* GIVEN TASK 1
Copy from the article on the Supreme Court's sex offender registration ruling the passage starting with "The 2006 Sex" and going on through "travel or move.".
* GIVEN TASK 2
List every proper name, other than days of the week, that appears in the article on the Supreme Court's sex offender registration ruling, in the order of first appearance.

The Supreme Court upheld the scope of a federal sex offender registration law.

The Supreme Court on Thursday upheld the scope of a federal sex offender registration law.

The 2006 Sex Offender Registration and Notification Act requires sex offenders to register with the National Sex offender registry and update their registration when they travel or move.

Thursday’s 5-3 opinion turns away an effort to revive the “non-delegation doctrine” of the Constitution — a legal theory that holds that Congress can’t delegate its legislative power to other branches without giving the proper guidance.

But conservative justices suggested that they may embrace the principle to cut back on the power of federal agencies in the future.

A Maryland man, Herman Gundy, argued that Congress had unlawfully left it up to the attorney general to determine the law’s application as it applies to those who were convicted before its enactment.

The court disagreed in this case, saying that Congress had properly transferred its power to another branch of government when it passed the law.

* LISTED ENTRIES
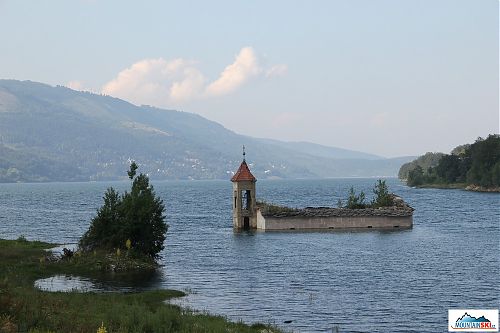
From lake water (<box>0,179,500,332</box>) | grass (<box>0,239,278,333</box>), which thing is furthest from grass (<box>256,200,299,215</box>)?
grass (<box>0,239,278,333</box>)

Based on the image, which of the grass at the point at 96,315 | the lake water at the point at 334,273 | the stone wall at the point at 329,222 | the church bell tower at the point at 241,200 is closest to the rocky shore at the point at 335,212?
the stone wall at the point at 329,222

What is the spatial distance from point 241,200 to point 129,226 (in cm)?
3740

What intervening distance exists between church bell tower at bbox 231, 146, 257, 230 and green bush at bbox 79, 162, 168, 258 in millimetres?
33125

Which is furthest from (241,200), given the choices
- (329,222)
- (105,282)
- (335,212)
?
(105,282)

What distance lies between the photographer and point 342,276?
55812 mm

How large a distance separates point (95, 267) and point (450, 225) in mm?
68989

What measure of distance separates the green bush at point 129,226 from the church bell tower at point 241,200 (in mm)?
33125

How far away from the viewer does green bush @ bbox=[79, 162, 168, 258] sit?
202 feet

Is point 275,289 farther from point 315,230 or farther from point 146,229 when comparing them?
point 315,230

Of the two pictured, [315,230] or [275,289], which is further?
[315,230]

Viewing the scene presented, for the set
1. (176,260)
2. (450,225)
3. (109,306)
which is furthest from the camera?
(450,225)

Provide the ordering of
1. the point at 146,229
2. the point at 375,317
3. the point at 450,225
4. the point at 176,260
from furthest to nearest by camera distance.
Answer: the point at 450,225 → the point at 176,260 → the point at 146,229 → the point at 375,317

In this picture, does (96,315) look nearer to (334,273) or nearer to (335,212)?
(334,273)

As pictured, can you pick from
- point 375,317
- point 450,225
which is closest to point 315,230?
point 450,225
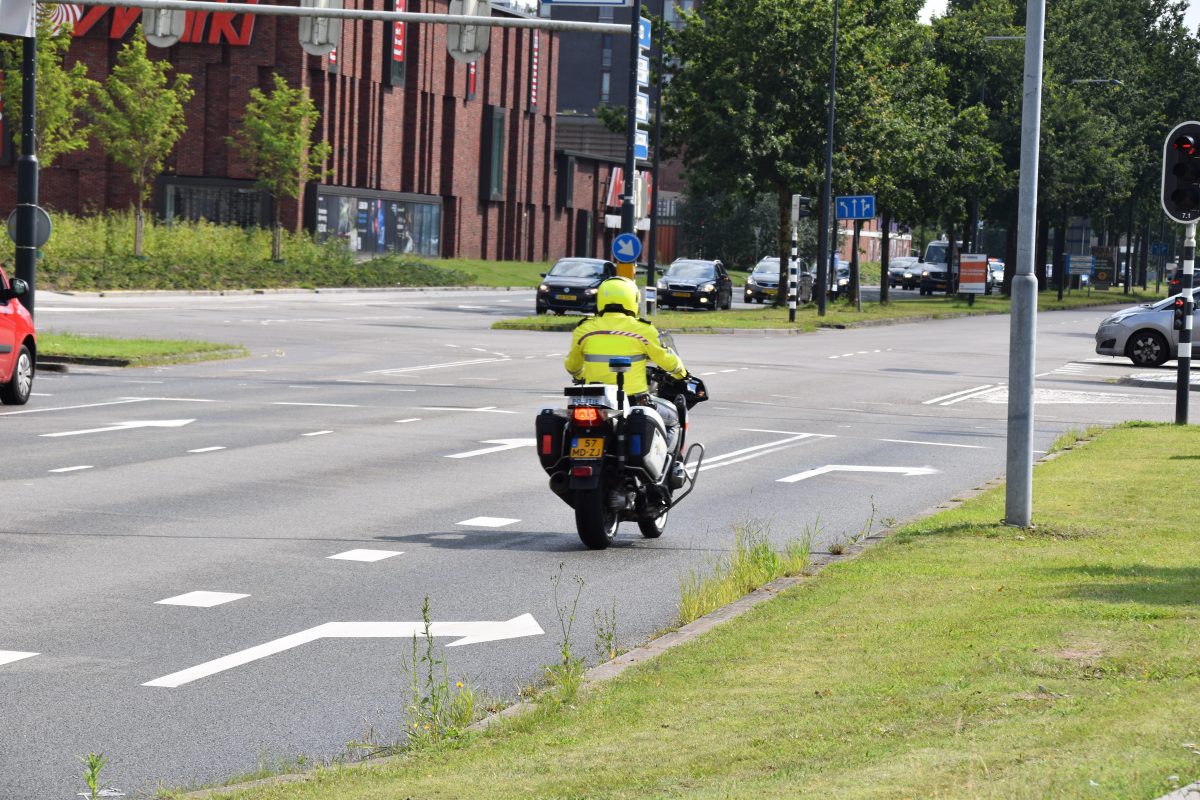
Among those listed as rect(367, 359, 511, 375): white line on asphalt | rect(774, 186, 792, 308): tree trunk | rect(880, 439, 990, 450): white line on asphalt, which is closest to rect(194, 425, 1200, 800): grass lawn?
rect(880, 439, 990, 450): white line on asphalt

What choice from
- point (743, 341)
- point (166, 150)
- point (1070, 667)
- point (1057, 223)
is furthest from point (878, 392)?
point (1057, 223)

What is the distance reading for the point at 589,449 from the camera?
11.2 metres

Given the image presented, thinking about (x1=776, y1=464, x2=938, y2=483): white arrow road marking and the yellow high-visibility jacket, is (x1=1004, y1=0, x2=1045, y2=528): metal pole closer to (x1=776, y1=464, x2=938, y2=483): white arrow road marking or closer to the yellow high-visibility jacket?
the yellow high-visibility jacket

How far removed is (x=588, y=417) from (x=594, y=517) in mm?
644

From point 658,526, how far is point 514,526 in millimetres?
993

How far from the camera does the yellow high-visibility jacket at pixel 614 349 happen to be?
456 inches

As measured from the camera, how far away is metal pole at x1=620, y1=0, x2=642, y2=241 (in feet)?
101

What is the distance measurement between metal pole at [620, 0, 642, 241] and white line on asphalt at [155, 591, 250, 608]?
2167 centimetres

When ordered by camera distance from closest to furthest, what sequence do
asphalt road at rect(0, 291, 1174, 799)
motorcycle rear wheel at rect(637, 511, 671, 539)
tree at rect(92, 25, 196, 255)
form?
asphalt road at rect(0, 291, 1174, 799), motorcycle rear wheel at rect(637, 511, 671, 539), tree at rect(92, 25, 196, 255)

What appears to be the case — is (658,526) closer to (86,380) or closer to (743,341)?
(86,380)

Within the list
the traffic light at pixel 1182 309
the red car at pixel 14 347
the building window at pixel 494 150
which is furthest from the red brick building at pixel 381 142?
the traffic light at pixel 1182 309

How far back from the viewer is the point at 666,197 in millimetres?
121875

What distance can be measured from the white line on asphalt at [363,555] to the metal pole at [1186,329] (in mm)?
10440

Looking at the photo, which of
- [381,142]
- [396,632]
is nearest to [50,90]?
[381,142]
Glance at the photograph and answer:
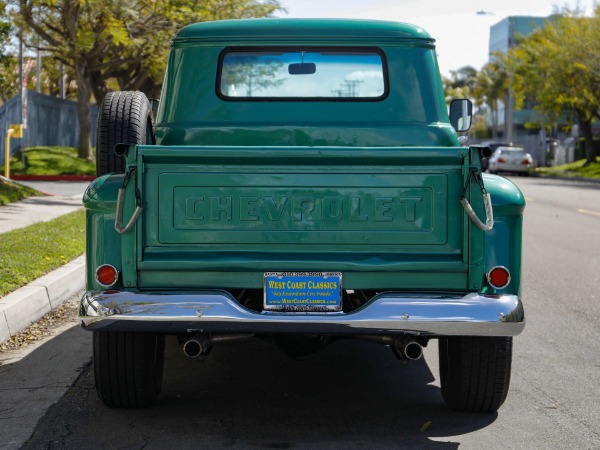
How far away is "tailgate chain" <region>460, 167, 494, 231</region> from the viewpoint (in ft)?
15.5

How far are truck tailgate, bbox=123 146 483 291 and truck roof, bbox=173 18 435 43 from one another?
1974 mm

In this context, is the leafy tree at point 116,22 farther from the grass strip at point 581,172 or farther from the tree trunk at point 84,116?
the grass strip at point 581,172

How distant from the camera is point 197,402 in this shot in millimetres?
5578

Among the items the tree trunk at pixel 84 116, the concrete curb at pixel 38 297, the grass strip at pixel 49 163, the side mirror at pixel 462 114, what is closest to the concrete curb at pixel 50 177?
the grass strip at pixel 49 163

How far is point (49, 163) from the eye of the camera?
106ft

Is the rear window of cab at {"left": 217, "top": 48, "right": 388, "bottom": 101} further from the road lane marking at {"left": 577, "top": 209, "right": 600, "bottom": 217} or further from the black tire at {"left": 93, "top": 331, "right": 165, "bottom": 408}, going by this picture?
the road lane marking at {"left": 577, "top": 209, "right": 600, "bottom": 217}

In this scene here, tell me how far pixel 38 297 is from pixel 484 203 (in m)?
4.53

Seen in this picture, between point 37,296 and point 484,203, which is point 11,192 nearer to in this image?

* FINAL RESULT 1
The 2006 Sex Offender Registration and Notification Act requires sex offenders to register with the National Sex offender registry and update their registration when they travel or move.

* FINAL RESULT 2
Supreme Court
Sex Offender Registration and Notification Act
National Sex offender registry
Constitution
Congress
Maryland
Herman Gundy